No mês de abril, o Reino Unido organizou uma missão com representantes dos portos de Pecém, Suape, Rio Grande e Açu, para trocarem informações com portos britânicos, especialmente na pauta do hidrogênio.
“Há um a grande vantagem da parceria entre portos, por conta da infraestrutura que existe entre os dois lados, e pela parte de financiamento”, diz o cônsul.
O cônsul ressaltou a disponibilidade de fontes de financiamento britânico para expansão de infraestrutura portuária, incluindo no Brasil.
“A cidade de Londres é um dos três maiores centros de capital do mundo. E então, temos esses fundos que podem investir no desenvolvimento dos portos, e por isso estamos explorando como atrair mais mais finanças do Reino Unido, através de programas como o Sustainable Infrastructure Program, Sustainable Markets Initiative e o UK Export Finance”.
Etanol brasileiro para uma aviação sustentável
Além do hidrogênio, Noorani vê o etanol brasileiro como uma importante contribuição para a descarbonização de diversos setores, globalmente, incluindo o combustível sustentável de aviação (SAF, na sigla em inglês).
“Eu diria que uma das vantagens competitivas do Brasil é possivelmente na produção de etanol pra ajudar a descarbonização de vários setores, inclusive SAF”, acredita o cônsul britânico.
Hoje, a rota mais conhecida para produção de SAF é a que gera o HVO – óleo vegetal hidrotratado.

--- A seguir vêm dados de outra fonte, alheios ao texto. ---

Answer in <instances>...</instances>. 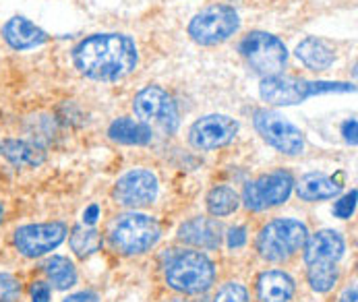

Mas a rota alcohol-to-jet (ATJ), que utiliza o etanol como base, vem sendo apontada como alternativa viável, no curto prazo, para atender à meta da aviação internacional de neutralidade em carbono até 2050.
Noorani destaca que o Brasil é um grande produtor de etanol, certificado, com baixo impacto no uso de terra.
“O Reino Unido não tem bastante terra. Então, é bem improvável que produziremos tanto etanol. Então, nisso entra um país como o Brasil”, acrescenta.
Ele lembra que o reiuno Unido lançou no ano passado, uma estratégia nacional para descarbonizar o setor de aviação até 2050, chamada Jet to Zero.
“Para nós é um setor bastante importante, pois somos uma ilha no centro do mundo. Então, temos bastante conexões, e sabemos que a aviação é tanto um risco para o meio ambiente, como uma oportunidade, com o SAF”.
O cônsul comenta da importância de parcerias governamentais entre Brasil e o Reino Unido capazes de criar políticas públicas que facilitem o processo de inovação, empreendedorismo e de novos negócios.
“O importante pra mim é ver como é que o governo pode ajudar esse processo de criação de relações que facilitem essa inovação. Por exemplo, estou bem feliz que a Raízen, que é 50% Shell, está inovando nessa área para ver as formas de produzir uma SAF”.